Dies ist auch geplant. Ein Sprecher des Bundesinnenministeriums verwies darauf, dass zwischen den Koalitionsfraktionen derzeit Gespräche dazu stattfänden, wie eine Beendigung der Wahlrechtsausschlüsse umgesetzt werden solle.
Aus der Opposition im Bundestag ist zu hören, dass mit dem Wechsel der Fraktionsspitze in der Union vom Willen zu einer Änderung des Wahlgesetzes nicht viel übrig geblieben sei. Im September hatte Ralph Brinkhaus überraschend Volker Kauder an der Spitze der CDU/CSU-Fraktion im Bundestag abgelöst.
Der teilhabepolitische Sprecher der Linksfraktion, Sören Pellmann, sagte der dpa, die Wahlrechtsausschlüsse müssten unverzüglich aufgehoben werden, damit alle an der Europawahl teilnehmen können.

◆ ◆ ◆ ◆ ◆ ◆ ◆

**Aufgabe A:** Suche aus den Einträgen jede Zeile heraus, die das Wort „closer“ enthält, und schreibe sie ab.

**Bereitgestellte Daten:**
◆ ◆ ◆ ◆ ◆ ◆ ◆

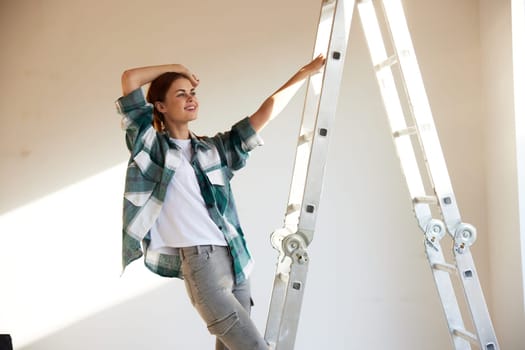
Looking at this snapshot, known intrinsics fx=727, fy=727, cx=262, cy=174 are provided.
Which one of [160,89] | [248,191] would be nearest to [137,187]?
[160,89]

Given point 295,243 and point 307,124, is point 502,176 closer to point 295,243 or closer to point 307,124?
point 307,124

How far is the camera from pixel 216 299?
2.34 meters

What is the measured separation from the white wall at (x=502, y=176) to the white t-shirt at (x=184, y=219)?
1.92 m

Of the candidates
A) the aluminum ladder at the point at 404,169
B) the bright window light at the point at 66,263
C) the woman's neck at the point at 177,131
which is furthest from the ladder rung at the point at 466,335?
the bright window light at the point at 66,263

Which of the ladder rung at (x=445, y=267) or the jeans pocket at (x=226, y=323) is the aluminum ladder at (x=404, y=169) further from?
the jeans pocket at (x=226, y=323)

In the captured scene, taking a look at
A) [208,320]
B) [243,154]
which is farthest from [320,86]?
[208,320]

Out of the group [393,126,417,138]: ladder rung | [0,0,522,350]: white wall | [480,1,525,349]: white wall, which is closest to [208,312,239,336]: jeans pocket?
[393,126,417,138]: ladder rung

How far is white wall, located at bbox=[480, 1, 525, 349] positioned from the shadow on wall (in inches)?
64.0

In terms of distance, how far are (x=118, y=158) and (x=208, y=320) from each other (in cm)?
199

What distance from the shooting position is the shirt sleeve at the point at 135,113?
8.03 ft

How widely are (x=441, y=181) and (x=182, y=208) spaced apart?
101 centimetres

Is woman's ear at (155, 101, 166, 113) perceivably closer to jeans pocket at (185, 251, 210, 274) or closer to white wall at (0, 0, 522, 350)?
jeans pocket at (185, 251, 210, 274)

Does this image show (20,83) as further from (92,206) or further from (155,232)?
(155,232)

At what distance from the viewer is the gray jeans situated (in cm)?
234
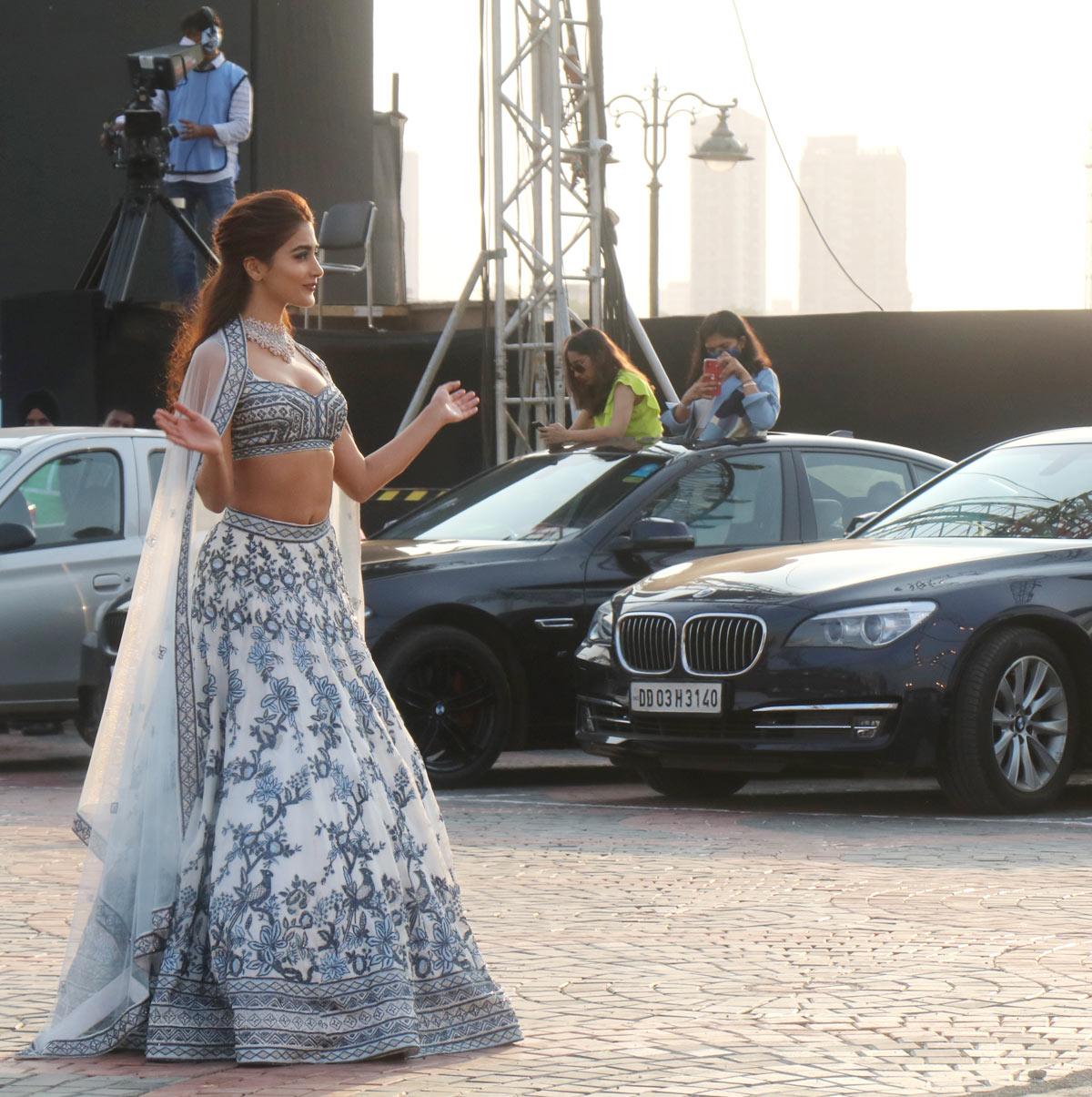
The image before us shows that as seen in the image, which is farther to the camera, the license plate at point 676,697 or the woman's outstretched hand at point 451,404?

◆ ◆ ◆ ◆ ◆ ◆ ◆

**Aufgabe B:** Entscheide für jede der folgenden Aussagen, ob sie mit dem Textauszug über die Wahlrechtsausschlüsse übereinstimmt, und antworte jeweils mit Ja oder Nein samt den entscheidenden Worten des Textauszugs als wörtlichem Zitat. (i) Ralph Brinkhaus hat im September Volker Kauder an der Spitze der CDU/CSU-Fraktion abgelöst. (ii) Sören Pellmann spricht für die Grünen im Bundestag. (iii) Nach Angaben eines Sprechers des Bundesinnenministeriums finden zwischen den Koalitionsfraktionen Gespräche statt.

**Ergebnis A:**
Given point 295,243 and point 307,124, is point 502,176 closer to point 295,243 or closer to point 307,124?
Is woman's ear at (155, 101, 166, 113) perceivably closer to jeans pocket at (185, 251, 210, 274) or closer to white wall at (0, 0, 522, 350)?

**Ergebnis B:**
(i) Ja: „Im September hatte Ralph Brinkhaus überraschend Volker Kauder an der Spitze der CDU/CSU-Fraktion im Bundestag abgelöst.“
(ii) Nein: „Der teilhabepolitische Sprecher der Linksfraktion, Sören Pellmann“
(iii) Ja: „dass zwischen den Koalitionsfraktionen derzeit Gespräche dazu stattfänden“